Flash one – Wednesday, day one of the move, as we are loading horses, I need to make a last-minute change in trailering order.  The trailer owner was unhappy with my choice. Tylene emerged, and did a not-so-tactful “that’s the way it’s going to be.” By the time we  arrived at Journey’s End, I was back in charge, and apologized. 

Flash two –Thursday, day two of the move. The gal I hired to do stalls doesn’t show up.  I cancel my morning lesson and Amy, my amazing groom and faithful sidekick, hump out the stalls, then make another run to Red Bridge for stall mats (I hate stall mats, on many levels).  Someone calls to ask how the move is going, and Tylene grabs my vocal cords and announces, “I’m not leaving this f*&^  farm until I sit on a horse, and it may be midnight before that happens.”  Not exactly the reply they were expecting….

I did manage to hop on two training horses, Miss Perfect Secret and Turbo-Flash, who both worked well, despite the new digs and the multiple-personality rider.

Friday I called Apryl, a student who has been looking for work, and she jumps in as stall help.  I teach a bunch of lessons, and actually managed to ride everyone.  My horses (the ones only I ride) did an Ange/Tylene also – Venus and Sling, the hot potatoes, who I expected to be loony, were good as gold. Silhouette and Eclipse, my steady horses, were very full of themselves. Schizophrenia is apparently contagious.

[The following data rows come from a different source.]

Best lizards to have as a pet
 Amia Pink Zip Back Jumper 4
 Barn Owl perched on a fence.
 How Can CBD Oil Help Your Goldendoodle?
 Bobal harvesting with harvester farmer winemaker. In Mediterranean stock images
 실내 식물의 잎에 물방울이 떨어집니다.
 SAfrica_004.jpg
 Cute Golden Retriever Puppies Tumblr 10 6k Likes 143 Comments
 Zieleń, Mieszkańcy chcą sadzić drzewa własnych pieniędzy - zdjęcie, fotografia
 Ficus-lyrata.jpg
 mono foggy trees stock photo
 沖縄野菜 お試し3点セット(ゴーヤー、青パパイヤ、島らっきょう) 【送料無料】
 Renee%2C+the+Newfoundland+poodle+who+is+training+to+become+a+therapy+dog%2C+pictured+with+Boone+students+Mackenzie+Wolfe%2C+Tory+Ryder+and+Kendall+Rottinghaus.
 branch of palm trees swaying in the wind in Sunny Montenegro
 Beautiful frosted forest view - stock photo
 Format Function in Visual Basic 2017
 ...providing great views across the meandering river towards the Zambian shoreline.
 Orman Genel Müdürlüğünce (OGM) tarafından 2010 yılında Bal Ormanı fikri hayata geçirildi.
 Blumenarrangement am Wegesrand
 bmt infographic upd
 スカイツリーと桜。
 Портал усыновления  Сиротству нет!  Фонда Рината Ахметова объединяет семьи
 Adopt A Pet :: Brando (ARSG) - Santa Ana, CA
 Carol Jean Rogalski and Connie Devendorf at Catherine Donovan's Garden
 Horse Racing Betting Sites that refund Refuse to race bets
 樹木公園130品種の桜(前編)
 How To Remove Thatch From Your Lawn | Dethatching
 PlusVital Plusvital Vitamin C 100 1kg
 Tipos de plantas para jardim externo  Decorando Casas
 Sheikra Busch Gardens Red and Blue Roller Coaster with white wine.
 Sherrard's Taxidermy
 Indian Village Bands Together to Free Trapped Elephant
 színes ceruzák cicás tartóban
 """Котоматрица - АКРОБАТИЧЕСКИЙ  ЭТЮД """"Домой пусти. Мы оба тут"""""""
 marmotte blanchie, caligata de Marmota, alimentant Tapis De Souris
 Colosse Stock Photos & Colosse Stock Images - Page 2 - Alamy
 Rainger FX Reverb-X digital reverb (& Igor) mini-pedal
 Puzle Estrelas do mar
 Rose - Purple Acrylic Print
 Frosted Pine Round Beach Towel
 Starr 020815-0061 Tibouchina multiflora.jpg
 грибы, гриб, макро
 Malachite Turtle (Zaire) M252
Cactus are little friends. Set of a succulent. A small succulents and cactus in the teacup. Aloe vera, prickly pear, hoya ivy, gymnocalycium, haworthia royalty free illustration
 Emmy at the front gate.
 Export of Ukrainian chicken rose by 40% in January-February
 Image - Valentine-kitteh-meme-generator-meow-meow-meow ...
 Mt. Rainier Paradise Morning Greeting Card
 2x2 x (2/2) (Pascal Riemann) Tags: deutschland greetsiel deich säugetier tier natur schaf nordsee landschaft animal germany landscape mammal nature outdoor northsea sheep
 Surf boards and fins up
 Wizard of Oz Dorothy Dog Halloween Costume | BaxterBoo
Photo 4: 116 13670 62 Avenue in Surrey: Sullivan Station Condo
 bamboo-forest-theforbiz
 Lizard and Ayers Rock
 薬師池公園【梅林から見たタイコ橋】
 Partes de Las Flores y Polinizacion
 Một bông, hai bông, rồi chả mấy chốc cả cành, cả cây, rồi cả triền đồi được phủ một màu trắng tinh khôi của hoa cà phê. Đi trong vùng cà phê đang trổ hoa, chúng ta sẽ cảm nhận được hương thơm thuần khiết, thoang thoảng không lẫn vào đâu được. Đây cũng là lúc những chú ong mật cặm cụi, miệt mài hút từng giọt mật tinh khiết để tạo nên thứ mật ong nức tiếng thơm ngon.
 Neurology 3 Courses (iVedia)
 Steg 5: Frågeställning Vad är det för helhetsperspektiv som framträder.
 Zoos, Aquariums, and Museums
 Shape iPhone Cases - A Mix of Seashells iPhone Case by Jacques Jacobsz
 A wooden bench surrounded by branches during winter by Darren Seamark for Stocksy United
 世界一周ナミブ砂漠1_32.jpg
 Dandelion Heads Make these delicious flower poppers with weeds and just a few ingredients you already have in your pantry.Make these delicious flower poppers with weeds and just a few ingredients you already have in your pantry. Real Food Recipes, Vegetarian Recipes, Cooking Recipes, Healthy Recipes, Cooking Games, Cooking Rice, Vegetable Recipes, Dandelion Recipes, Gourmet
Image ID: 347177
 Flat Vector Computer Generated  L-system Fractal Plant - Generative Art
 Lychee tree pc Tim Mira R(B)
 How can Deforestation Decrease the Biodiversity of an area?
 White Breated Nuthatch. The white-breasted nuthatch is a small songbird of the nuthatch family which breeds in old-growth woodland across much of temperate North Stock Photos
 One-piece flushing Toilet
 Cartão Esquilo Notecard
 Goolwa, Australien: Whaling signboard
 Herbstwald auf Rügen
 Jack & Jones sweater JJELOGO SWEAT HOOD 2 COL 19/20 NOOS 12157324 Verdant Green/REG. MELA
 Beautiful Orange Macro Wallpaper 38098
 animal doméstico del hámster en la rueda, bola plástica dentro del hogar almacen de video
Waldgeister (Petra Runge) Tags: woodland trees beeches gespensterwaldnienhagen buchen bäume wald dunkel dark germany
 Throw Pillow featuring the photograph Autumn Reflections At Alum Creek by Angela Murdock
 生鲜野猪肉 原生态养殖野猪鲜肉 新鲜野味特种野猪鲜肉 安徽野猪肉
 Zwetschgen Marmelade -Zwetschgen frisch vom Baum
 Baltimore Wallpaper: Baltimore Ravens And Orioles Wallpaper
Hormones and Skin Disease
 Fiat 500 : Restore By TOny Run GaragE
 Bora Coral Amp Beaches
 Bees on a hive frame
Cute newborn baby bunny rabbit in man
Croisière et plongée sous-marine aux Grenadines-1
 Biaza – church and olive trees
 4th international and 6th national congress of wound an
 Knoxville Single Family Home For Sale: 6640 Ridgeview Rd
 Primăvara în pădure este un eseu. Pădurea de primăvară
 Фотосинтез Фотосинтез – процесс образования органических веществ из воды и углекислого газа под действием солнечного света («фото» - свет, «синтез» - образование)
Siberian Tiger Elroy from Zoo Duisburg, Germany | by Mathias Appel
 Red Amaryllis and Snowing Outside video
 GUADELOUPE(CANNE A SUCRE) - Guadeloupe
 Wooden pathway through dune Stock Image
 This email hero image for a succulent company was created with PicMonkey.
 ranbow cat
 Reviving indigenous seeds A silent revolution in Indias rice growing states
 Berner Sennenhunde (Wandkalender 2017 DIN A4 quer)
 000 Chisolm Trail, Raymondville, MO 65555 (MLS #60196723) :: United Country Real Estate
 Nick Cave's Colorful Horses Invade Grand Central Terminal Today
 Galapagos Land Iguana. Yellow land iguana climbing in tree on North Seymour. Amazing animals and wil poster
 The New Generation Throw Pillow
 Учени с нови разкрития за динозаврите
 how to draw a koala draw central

Flash three – Saturday the weekend stall help had schedule problems, so again I’m mucking, and the time is ticking on getting out of Red Bridge. I had hoped to finish moving by the weekend, but after doing barn chores  and teaching my lessons, I made one trip to Red Bridge, not the 3 I had planned.  Linda and Catharine jumped in to help, not only with the chores and moving, but formed a human shield between me and my clients. Without them, random Tylene flashes may have run everyone off by the end of the weekend. My business thanks them.

Sunday morning, I had two goals—integrate Silhouette into turnout, and get the rest of the stuff out of Red Bridge.  When my mucking help texted again that she had schedule problems, Tylene took over.  Linda and I had planned a 10:30 start to finish getting stuff out of Red Bridge. After chores were finished, it happened at 1. 

We pulled back in to Journey’s End, and I see two students finishing their rides, and instantly, my emotions churn. I’m like an addict surrounded by users, and I burn with jealousy. They are happily enjoying their horses, and I’m covered with dirt and schlepping SFD’s stuff, stuff they enjoy utilizing (cavaletti, mounting block, first aid supplies, extra blankets, the list goes on and on), and I haven’t had my horse fix yet.  I was not in a good mental place.

A student comes up to tell me how much she loves the place, and thank me for bringing her trunk over, and can I help her take it up to the loft, and I lose it. Tylene is firmly in control now.
I actually stomped my feet and threw a hissy fit worthy of a 3-year-old.  “No. I’m not doing another thing until I take care of my own d*%^ horse.  You’ll just have to wait.” 

That caught everyone’s attention.  Suddenly everyone had a moment to help unload the truck and trailer. Score one for Tylene.

By Tuesday, a fellow wandered into Journey’s End looking for stall work—I hired him, and put Apryl on horse care duty--changing blankets, swapping turnout, scrubbing water tubs, washing horses for clipping, etc, all the stuff that makes us full-service boarding and not just feed-and-muck boarding. 

Within days, a rhythm emerges, and we get stuff put away and the horses settle in, and training gets back on schedule.  Tylene moves back into the shadows.

In Fight Club, the narrator vanquishes Tyler because he falls in love with a rather quirky woman. The rhythm of life at Journeys’ End does the same for me. I fall in love the footing and mirror placement in the indoor, I fall in love the huge fields to hack around, I fall in love the full-size permanent dressage arena, and I fall in love with being in complete control of my horse’s care again. I fall in love with running SFD at Journey’s End, and Tylene is vanquished.  I hope for good.